◆ Teks Bacaan
Menilik Naskah Kuno di Rumoh Manuskrip Aceh

Puluhan lembar kertas yang mulai usang terlihat bertaburan di lantai teras Rumah, No. 8A Jalan Seroja, Gampong Ie Masen Kaye Adang, kecamatan Ulee Kareng, Banda Aceh.
Kertas-kertas itu sengaja dijemur setelah dibersihkan, untuk dijilid lalu dimasukkan kembali ke dalam sampul baru oleh Tim Pelestarian Naskah Kuno Perpustakaan Republik Indonesia.
Kertas-kertas bertuliskan huruf Arab-Jawi tersebut adalah naskah kuno koleksi lembaga Rumoh Manuskrip Aceh, milik sang budayawan dan kolektor benda pusaka, Tarmizi Abdul Hamid.
Kabarnya, manuskrip-manuskrip itu sudah berumur ratusan tahun, terdiri dari beberapa jenis gubahan karya, seperti Fiqih, Tasawuf, Ilmu Nujum, Nazam, Syair (hikayat) serta pengobatan.
Di ruang sebelah kanan, terlihat lima orang yang sedang fokus menggeluti naskah kuno tersebut. Mereka adalah tim pelestarian naskah kuno Perpustakaan Nasional Republik Indonesia.
Naskah-naskah manuskrip kuno Aceh koleksi Tarmizi ditaksir sudah berusia empat abad atau setara 400 tahun lamanya. Manuskrip tersebut dihimpun oleh lelaki yang akrab disapa Cek Midi itu dari masyarakat di seluruh daerah yang ada di Aceh.
Profesi suci itu telah digalakkan oleh Cek Midi dari puluhan tahun yang lalu. Sejak tahun 1995, ia sudah menjadi kolektor manuskrip kuno Aceh. Menjadi kolektor adalah ilham Tuhan bagi Cek Midi, sebab sejauh ini ia sudah mampu mengumpul ratusan manuskrip.
Menurut Cek Midi, proses mengumpulkan manuskrip kuno Aceh ia tekuni secara pelan-pelan namun pasti. Dari satu naskah menjadi dua, lalu menjadi ratusan. Yang tampak itu merupakan manuskrip yang tersisa atau masih disimpan oleh masyarakat.

◆ Yang Harus Dikerjakan
**1)** Salinlah bagian teks bacaan tentang Rumoh Manuskrip Aceh mulai dari "Menurut Cek Midi, proses" sampai dengan "disimpan oleh masyarakat.".
**2)** Menurut teks bacaan tentang Rumoh Manuskrip Aceh, sejak tahun berapa Cek Midi menjadi kolektor manuskrip kuno Aceh?

◆ Informasi Hasil Ekstraksi
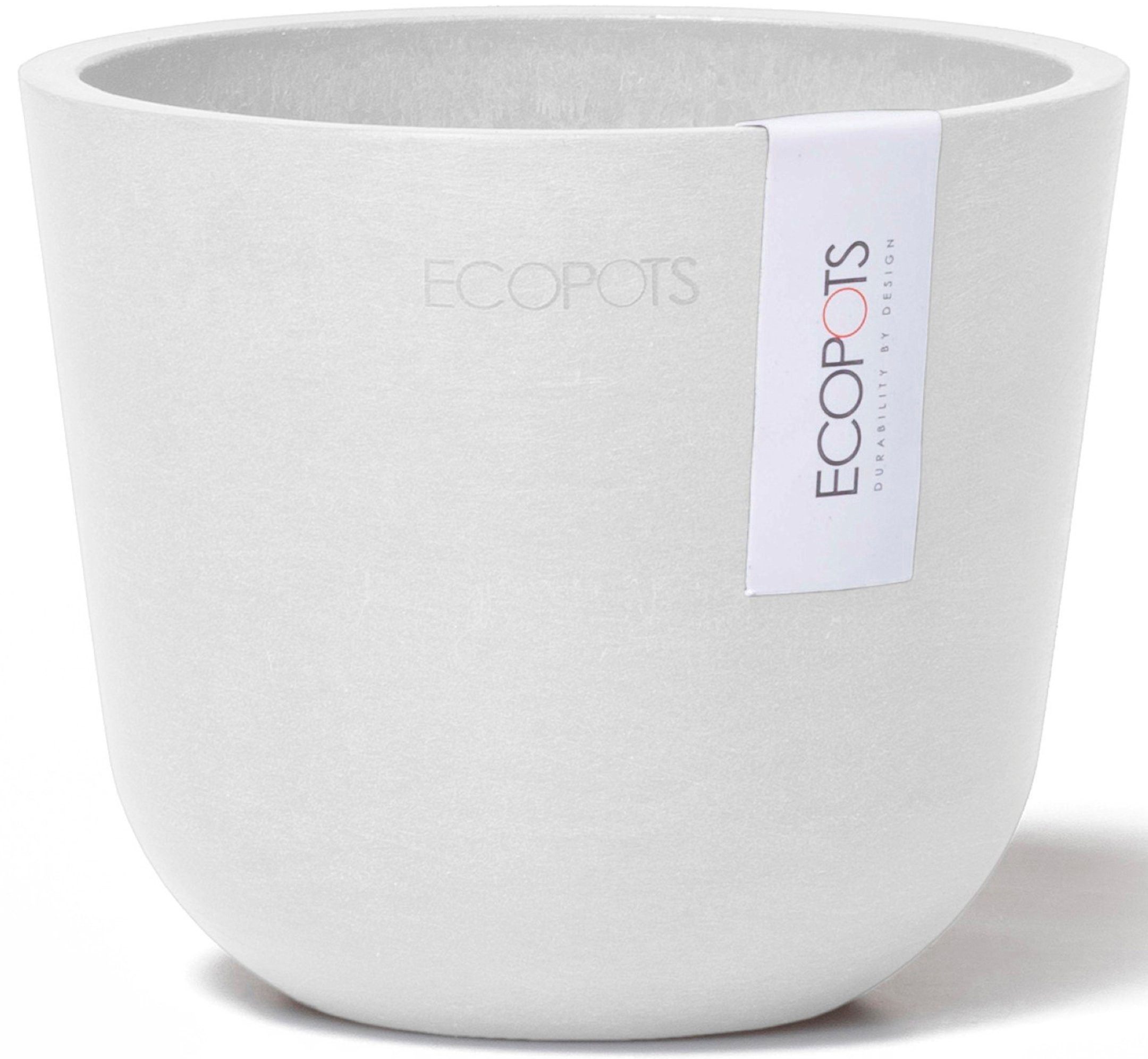 ECOPOTS Blumentopf Oslo Mini 11,5 Weiß, für den Innenbereich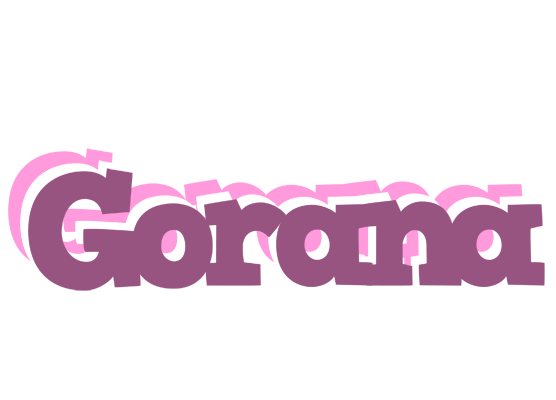 Gorana relaxing logo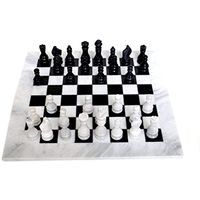 Juego de Ajedrez de Mármol Artesanal - Decoración Moderna de Alta Gama para el Hogar, Tablero de Ajedrez Coleccionable, Logotipo, Color y Tamaño Personalizables, Regalo para Bodas y Regreso a Clases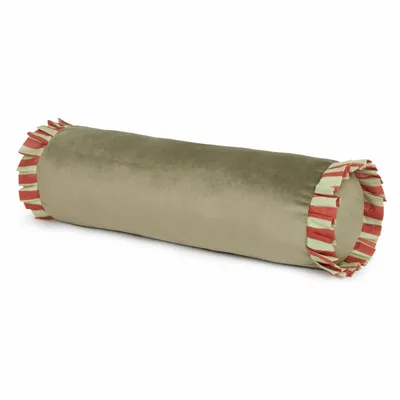 Tissus - Coussin traversin en eco-velours Emily - NOBODINOZ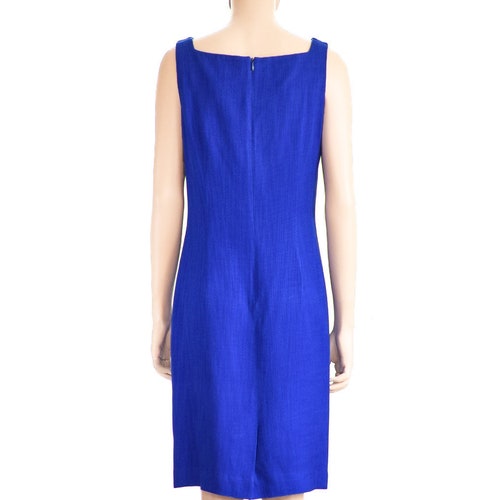 Talbots Cobalt Blue Sheath Dress, Vintage 90s, Size shops 4
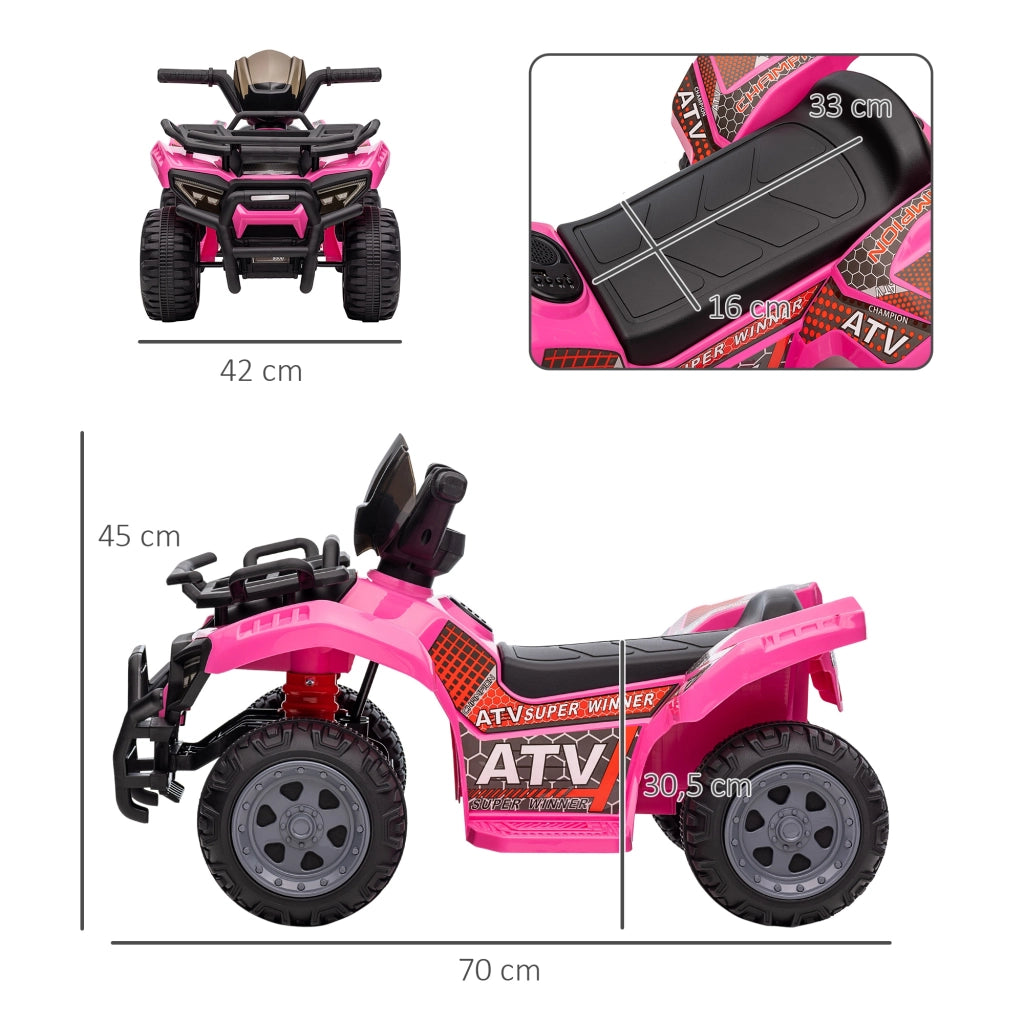 Quad elettrico per bambini ¨C Minimal ¨C rosa 70x42x45 cm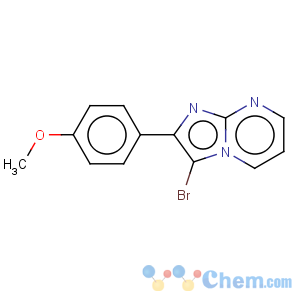 CAS No:478043-89-9 Imidazo[1,2-a]pyrimidine,3-bromo-2-(4-methoxyphenyl)-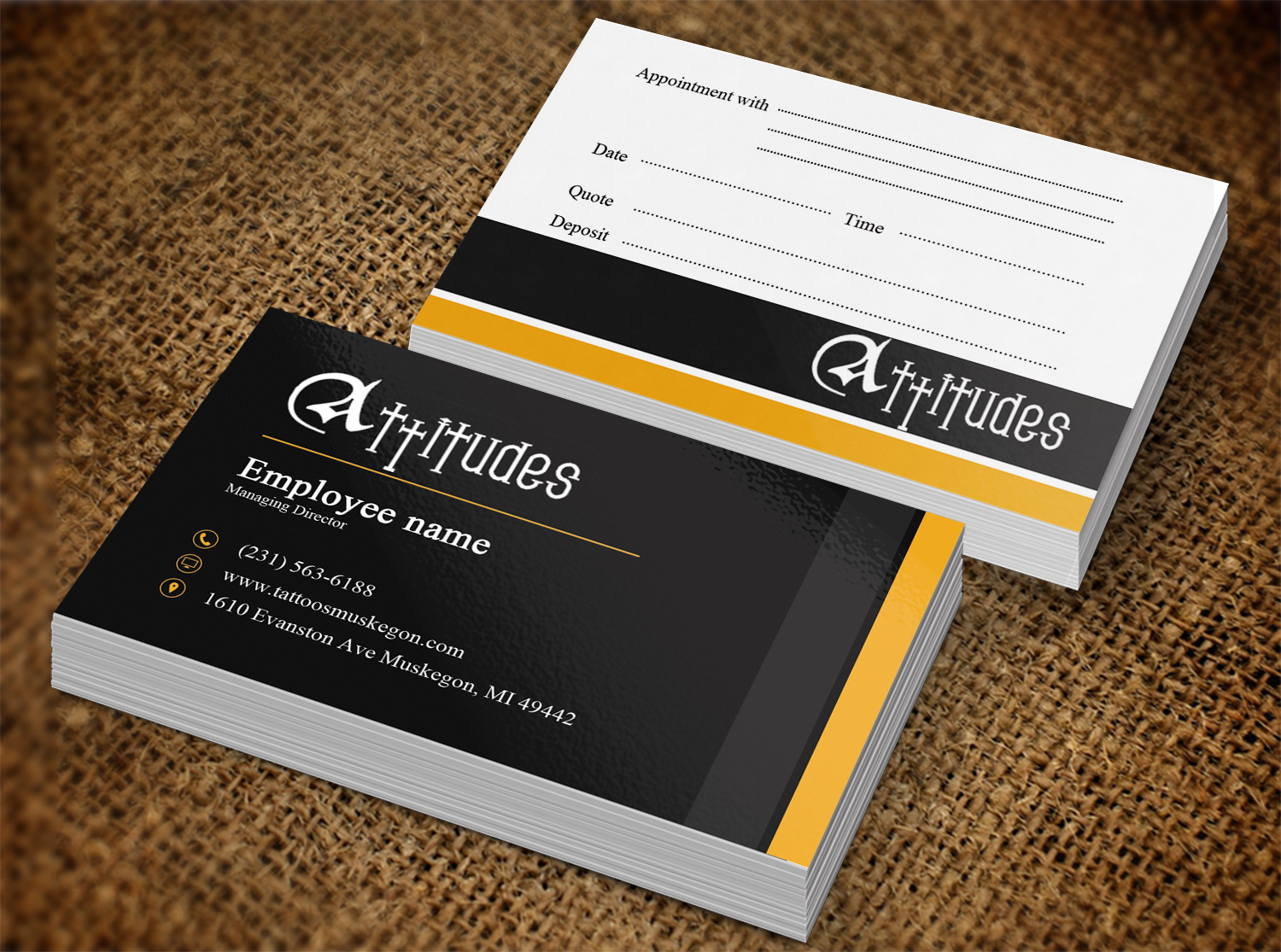 Business Card Design by Lanka Ama for Hawks Electric Tattoos | Design #6057271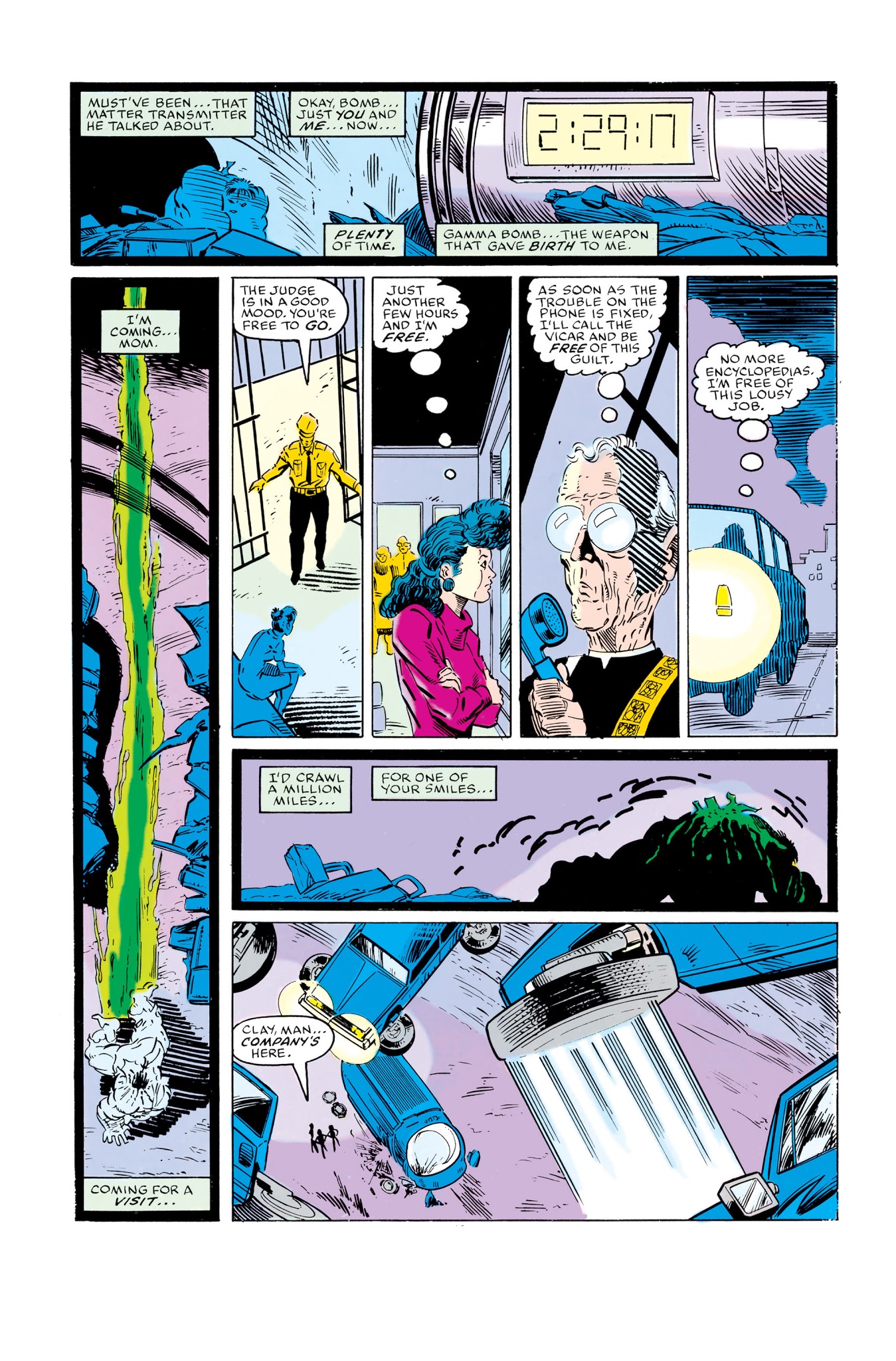 Read online Hulk Visionaries: Peter David comic -  Issue # TPB 2 - 154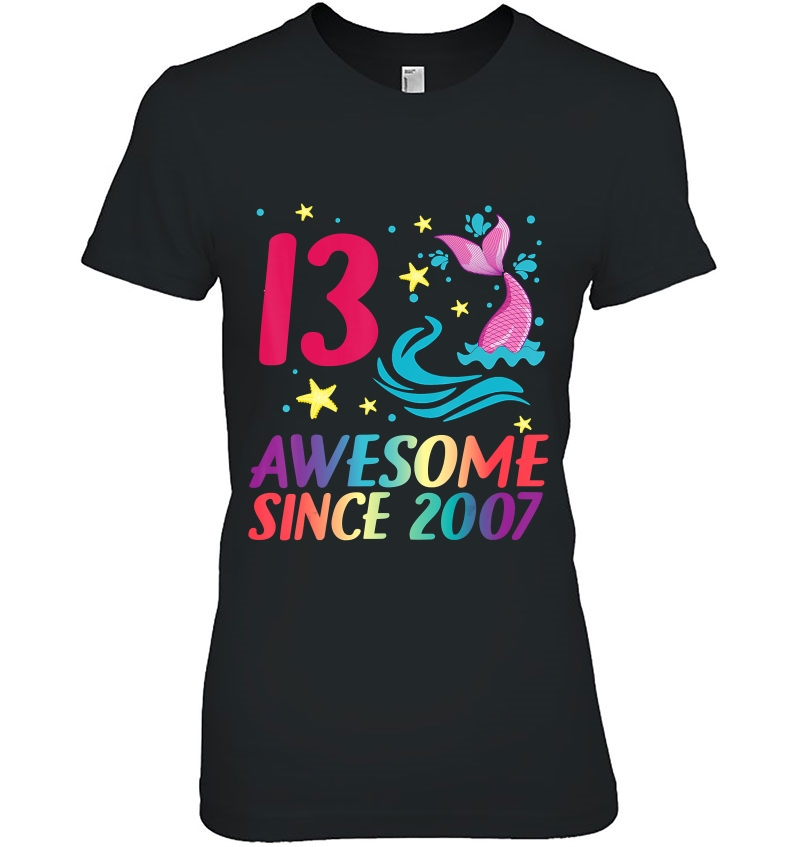 13Th Birthday Mermaid Birthday Girl Party Hoodie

◆ Jawaban Latihan
**1)**
Menurut Cek Midi, proses mengumpulkan manuskrip kuno Aceh ia tekuni secara pelan-pelan namun pasti. Dari satu naskah menjadi dua, lalu menjadi ratusan. Yang tampak itu merupakan manuskrip yang tersisa atau masih disimpan oleh masyarakat.

**2)** Sejak tahun 1995.